Okay, those are the basics of the CSM. I contend that it would achieve all the benefits that the supporters of the DSM approach claim for it while having significantly fewer shortcomings.
I already touched upon the well-recognized reliability problems of the DSM and how the CSM would be a significant improvement in that crucial area. Here’s another area of improvement over the DSM. Supporters of the DSM approach say that it is a classification system that has been helpful because it provides a common language for mental health professionals to communicate about those utilizing their services. The CSM also provides a common language, but in an easier to understand and jargon free manner. To see if this is true, I field tested the CSM approach for years. When I worked in mental health centers I found that I had no need to use DSM terms to communicate with my colleagues. When a colleague would ask me to tell him or her about my cases, I would reply with words like, “My 9:00 a.m. case is concerned about feeling depressed, my 10:00 case is concerned about his failing grades, my 11:00 case is concerned about how anxious she is in social situations. If a colleague wanted to know more about a case, we went into the psychological formulation type of information. I found that communication flowed easily and my colleagues readily understood me.
So, the creation of the CSM would provide a common, jargon-free language for mental health service providers that utilizes a distinctly more scientific alternative than the DSM approach. It would also stimulate research programs that compare outcomes for services that utilized the DSM approach with that of the CSM approach. Moreover, it would provide a new choice to mental health service consumers, challenge old ideas, and stimulate fresh perspectives.

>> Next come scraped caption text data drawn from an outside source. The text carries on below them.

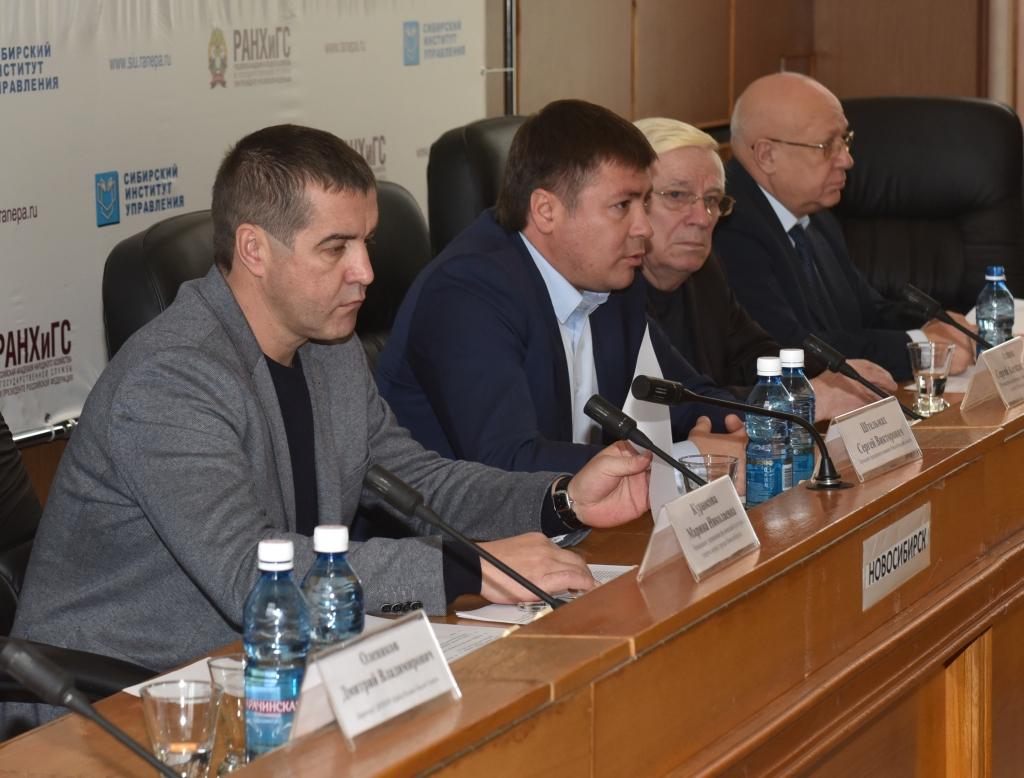 Отчетная конференция областной федерации плавания прошла в Новосибирске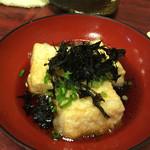 いなほ - 揚げ出し豆腐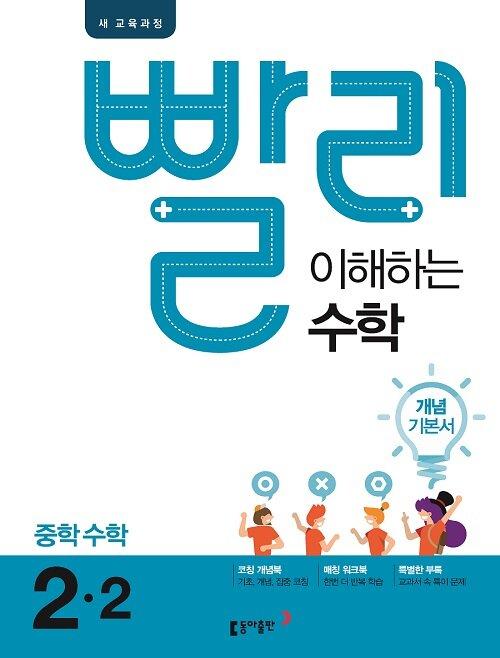빨리 이해하는 중학 수학 2-2 (2020년용)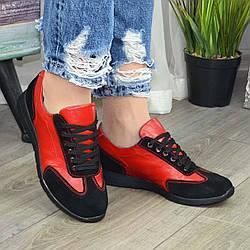 Кроссовки женские на шнуровке, натуральная кожа и замша. Цвет черный, красный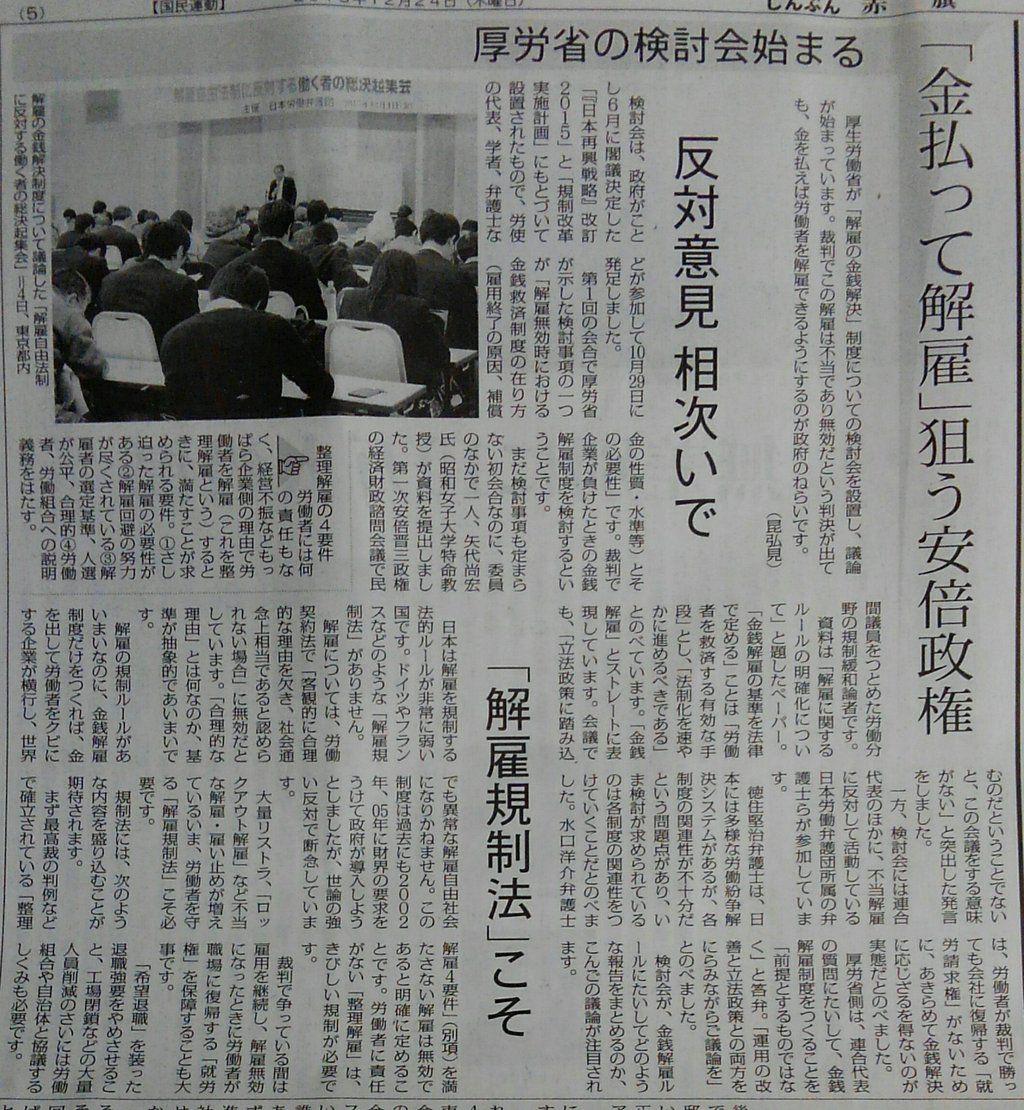 小田修市 on twitter 解雇 労働 反対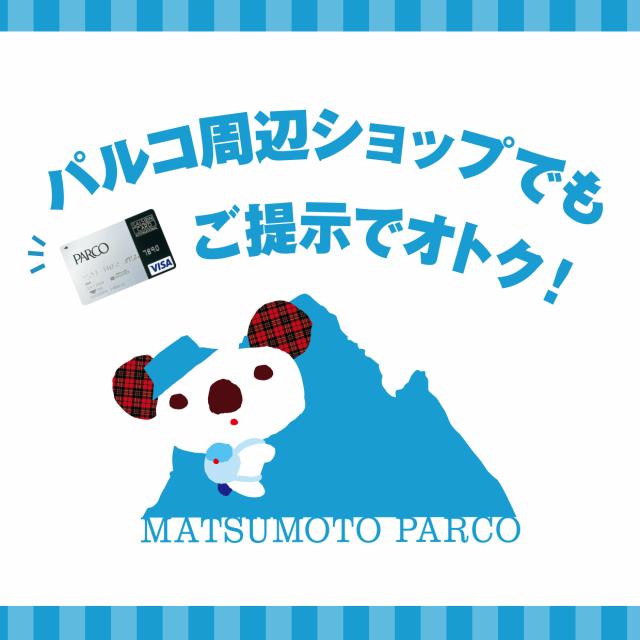 PARCOカード優待ショップ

For a more complete description of the CSM, you can readily find an article that I recently had published that greatly expands on these ideas. Up on the screen is the reference. It is available in the current OnlineFirst version of the Journal of Humanistic Psychology. The titled is “The Classification and Statistical Manual of Mental Health Concerns: A Proposed Practical Scientific Alternative to the DSM and ICD.” [Click HERE to read the journal article]
Conclusion
Well, there you have it. I’m hoping that in time I can develop a large enough coalition of folks who are willing to request a meeting with APA’s leadership and at that meeting we advocate that we move forward in making a real change. For those of you who would like to join in this effort, please feel free to contact me at jrubin@stny.rr.com. Until next time, have a great week.
How can you lose when you use alphabet letters in your speech to professionals? Hahahaha. A little humor here. Smile.
Many great people of different persuasions have told us and keep telling us that not only mental health issues, but our entire concept of reality is the ether model. Hopefully this will soon be remedied when physics formulates its Theory Of Everything it is currently working on. The philosophy of Organised Medicine is a pseudo religion that worships intellect – not wisdom. It is at the forefront of maintaining the delusion and revering the ether model. Good luck with your efforts.
Much thanks Karen and Kahl for your comments. I love to hear from readers.